▶ Task to carry out
An exact copy of all the lines below is required, with every image left out.

----- Available data

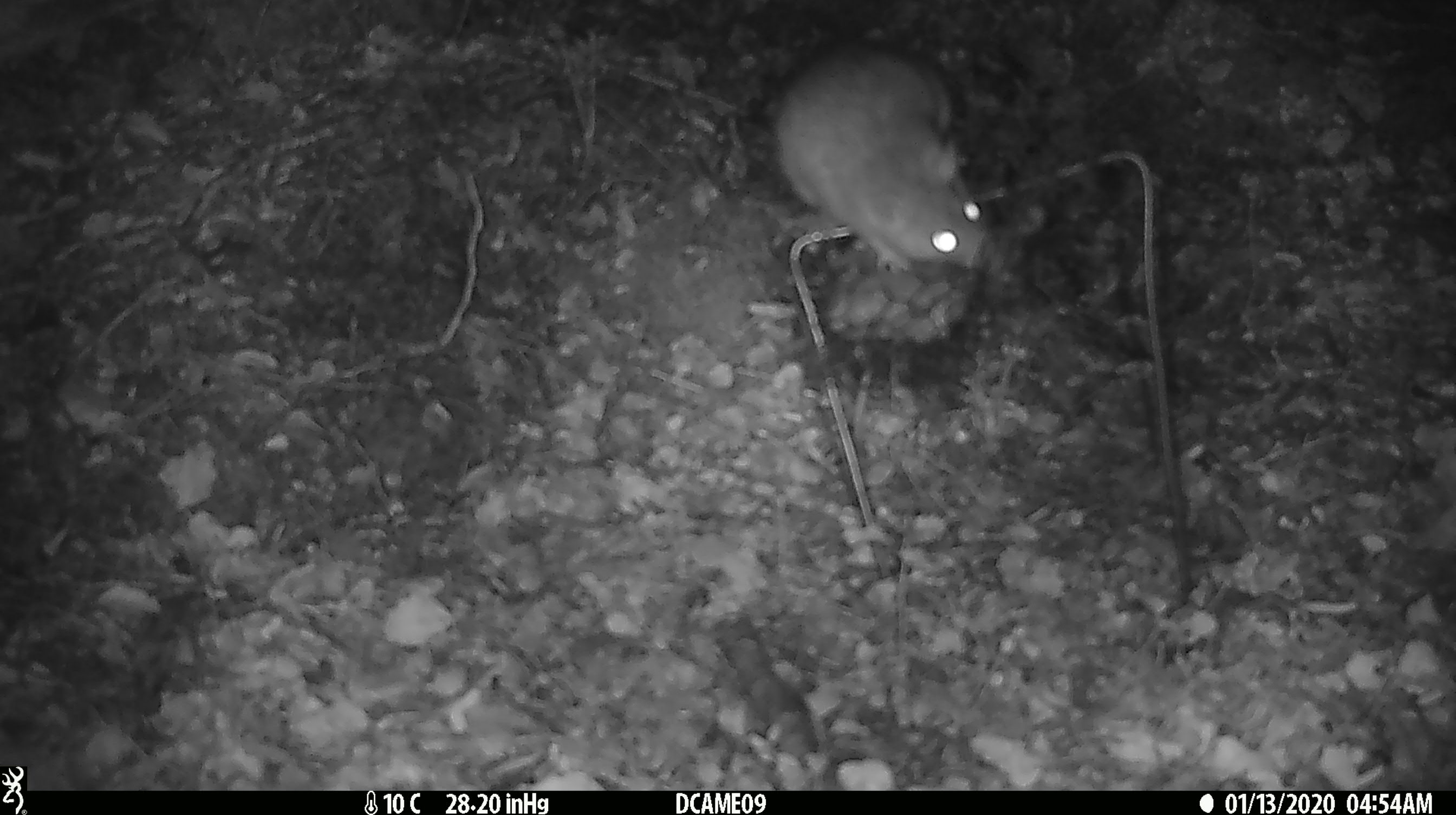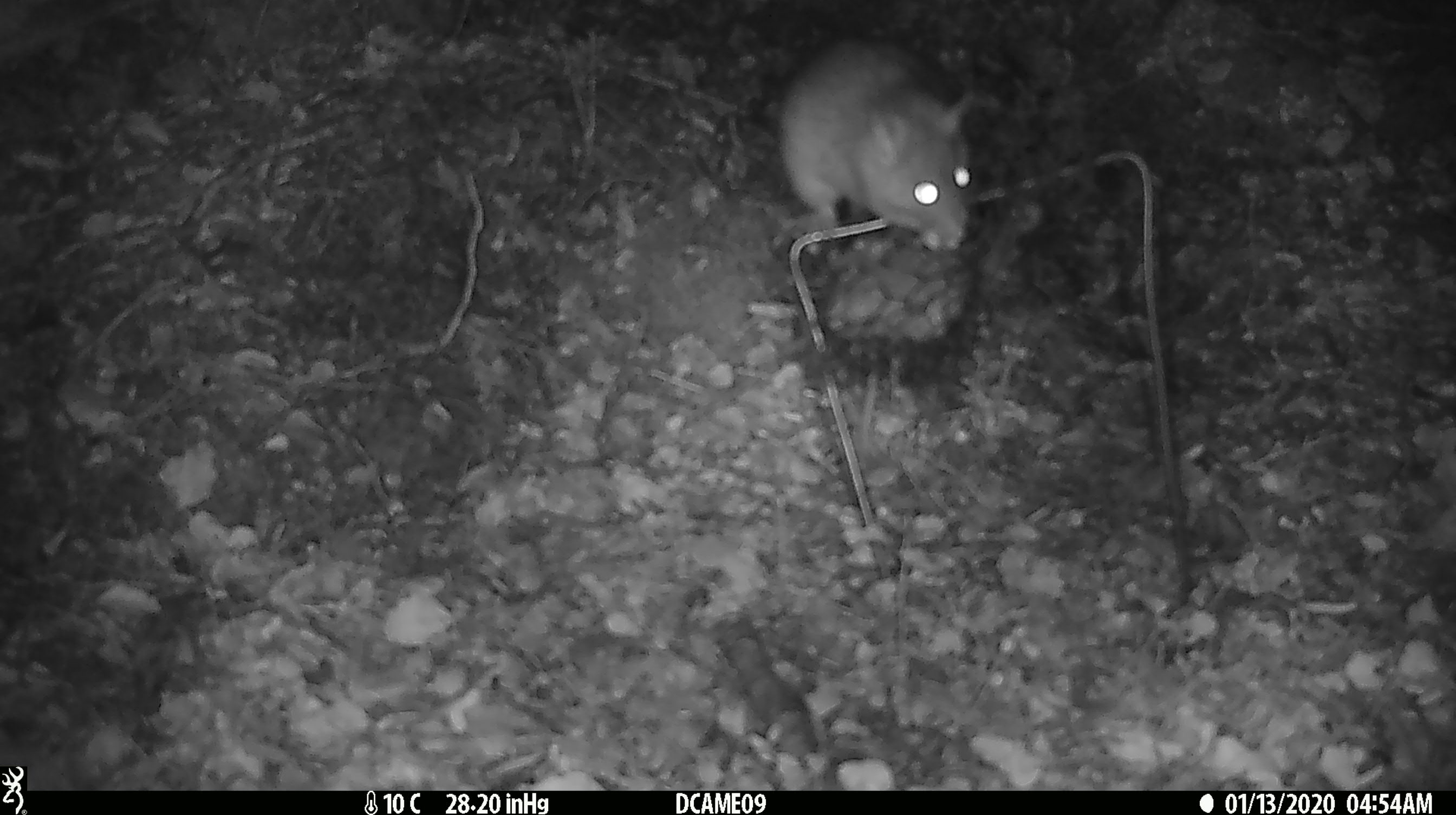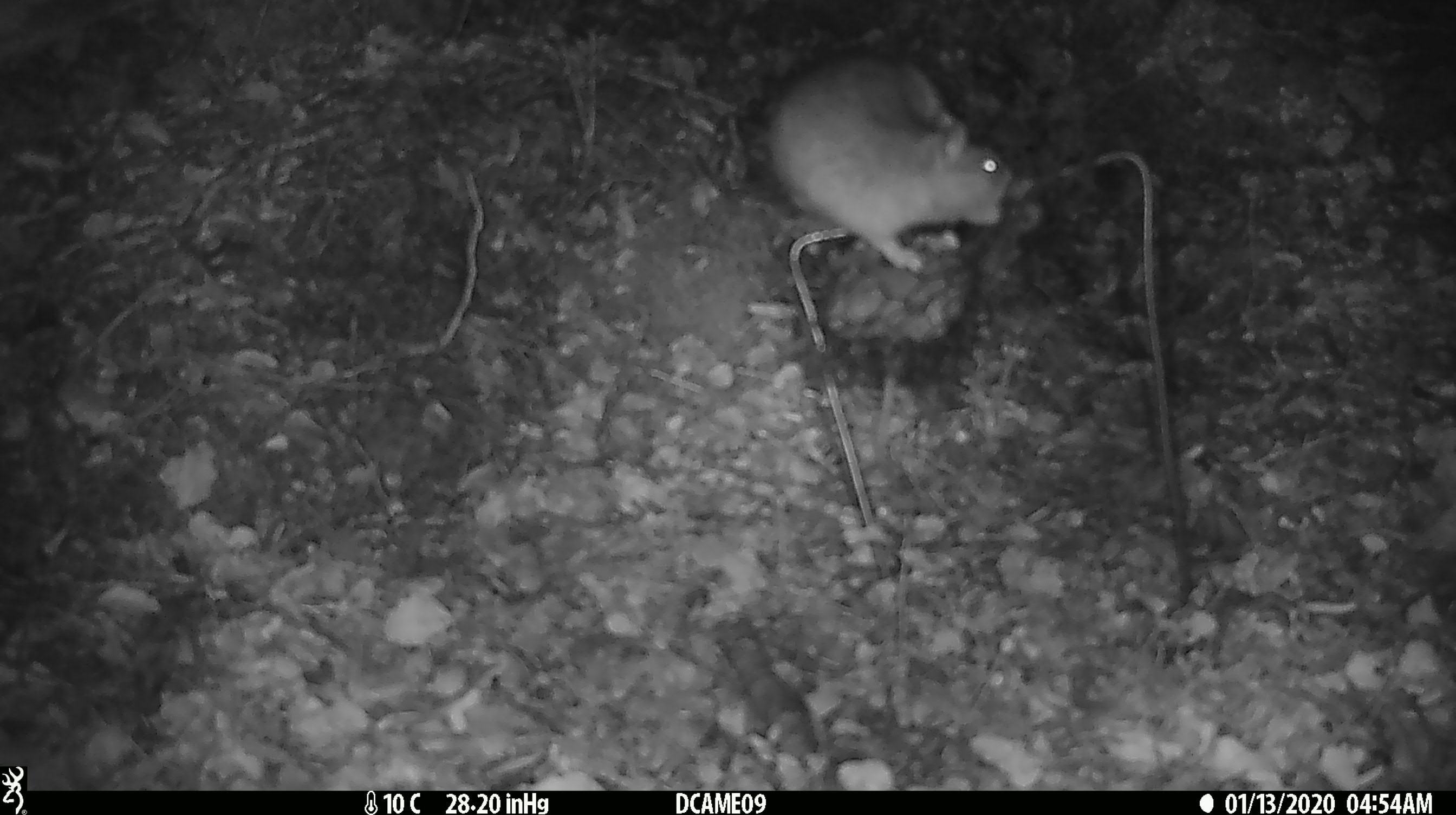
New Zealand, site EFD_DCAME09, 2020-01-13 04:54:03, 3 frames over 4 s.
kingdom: Animalia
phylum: Chordata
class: Mammalia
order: Rodentia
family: Muridae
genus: Rattus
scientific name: Rattus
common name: rat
Rat (Rattus).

----------

▶ Problem solution
New Zealand, site EFD_DCAME09, 2020-01-13 04:54:03, 3 frames over 4 s.
kingdom: Animalia
phylum: Chordata
class: Mammalia
order: Rodentia
family: Muridae
genus: Rattus
scientific name: Rattus
common name: rat
Rat (Rattus).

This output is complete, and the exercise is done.